Вокруг света 1985-08, страница 26

...Осела снежная пыль от винтов вертолета, и я увидел два домика, склад и метеоплощадку — вот и вся станция. Навстречу бежал ее немногочисленный персонал — начальник станции двадцатисемилетний Борис Трофимов, механик-дизелист, ветеран Севера Георгий Степанович Третьяков, про которого говорят, что он так давно в Арктике, что даже в отпуск ездит на недальний юг — южный берег Северной Земли, и молодые супруги Персиковы: радист-метеоролог Сергей и повар Лена.

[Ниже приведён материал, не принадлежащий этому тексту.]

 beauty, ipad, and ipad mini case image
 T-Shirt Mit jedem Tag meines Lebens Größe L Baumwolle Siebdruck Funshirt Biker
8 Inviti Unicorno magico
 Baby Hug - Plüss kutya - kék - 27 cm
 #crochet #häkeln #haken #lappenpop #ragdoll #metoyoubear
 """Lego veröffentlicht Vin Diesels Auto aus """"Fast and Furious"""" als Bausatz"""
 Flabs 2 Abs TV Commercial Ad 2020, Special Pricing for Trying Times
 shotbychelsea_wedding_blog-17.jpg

Вообще я должен признаться, что самое сильное впечатление от высоких широт — это люди, молодые, энергичные романтики, которые и составляют сегодня костяк любого коллектива полярников.

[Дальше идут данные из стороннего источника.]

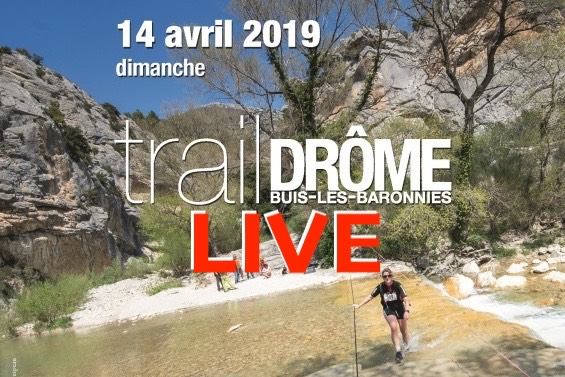 LIVE-Trail-Drôme-2019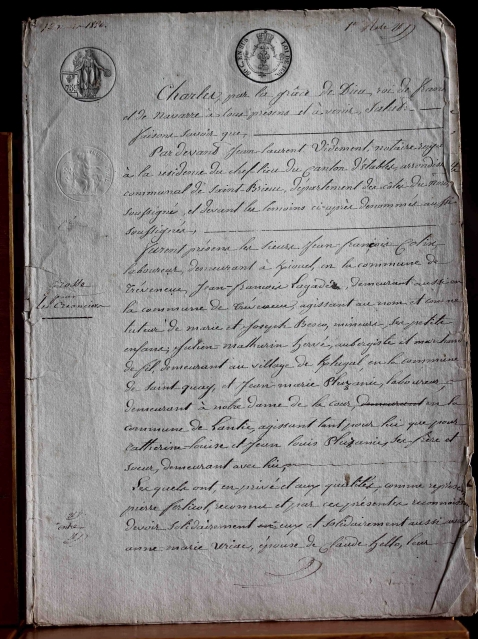1826-crc3a9ance-collin-jean-franc3a7ois.jpg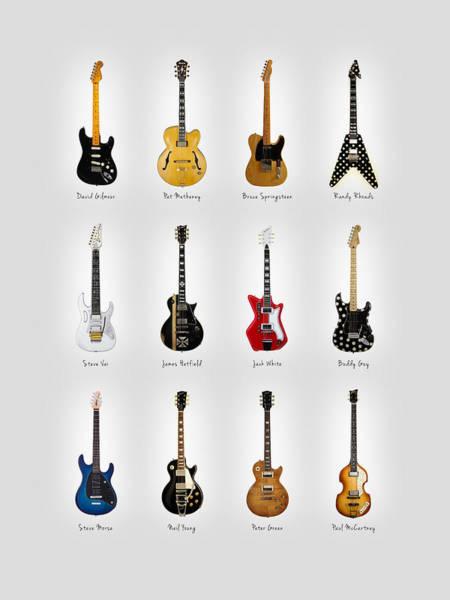 Guitar Icons No2 Poster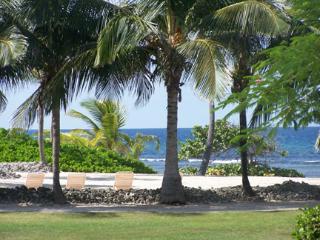 SEA JEWEL @ Beachfront  Pelican Cove, Christiansted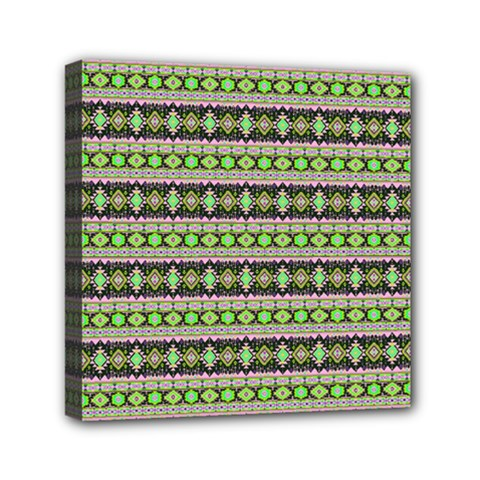 Fancy Tribal Border Pattern 17a Mini Canvas 6  X 6  by MoreColorsinLife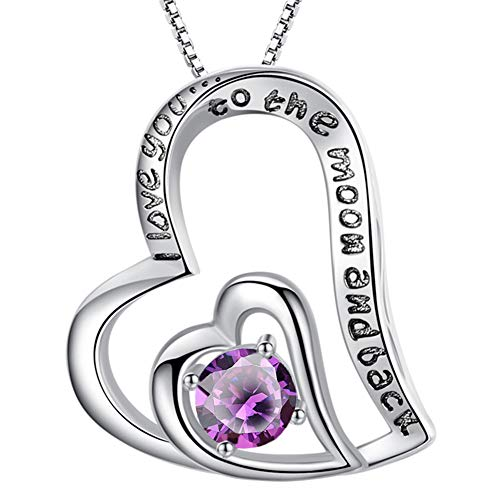 MABELLA Sterling Silver I Love You To The Moon and Back Love Heart Natural Amethyst Pendant Necklace...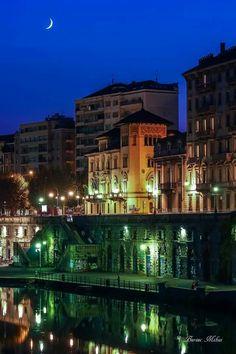 Learn Italian in Turin www.ciaoitaly-turin.com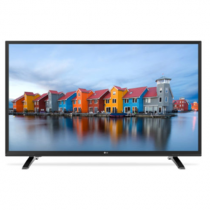 LG 32 INCH DIGITAL TV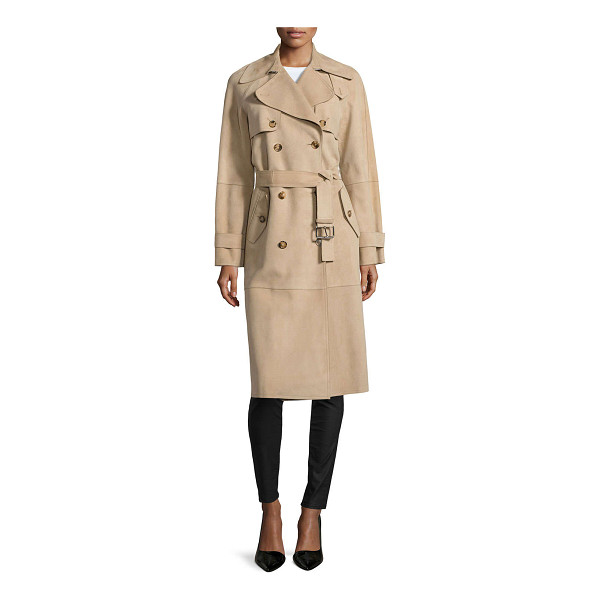 MICHAEL KORS Double-breasted trench coat - Michael Kors suede trench coat. Spread collar;...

— Борис, а как у тебя после школы сложилась жизнь?— спросил я Трофимова, когда мы остались одни.

— Да примерно так же, как у многих ребят, которые сегодня в Арктике живут: после армии работал в родном Подмосковье на железной дороге, на заводе. Потом решил что-то сам себе доказать. Есть ведь много способов доказать себе, что ты кое на что способен: спортом заняться, по три нормы за смену давать... А я поступил на Московские курсы полярных работников. По распределению попал в Диксонское управление и был направлен сюда, на Викторию.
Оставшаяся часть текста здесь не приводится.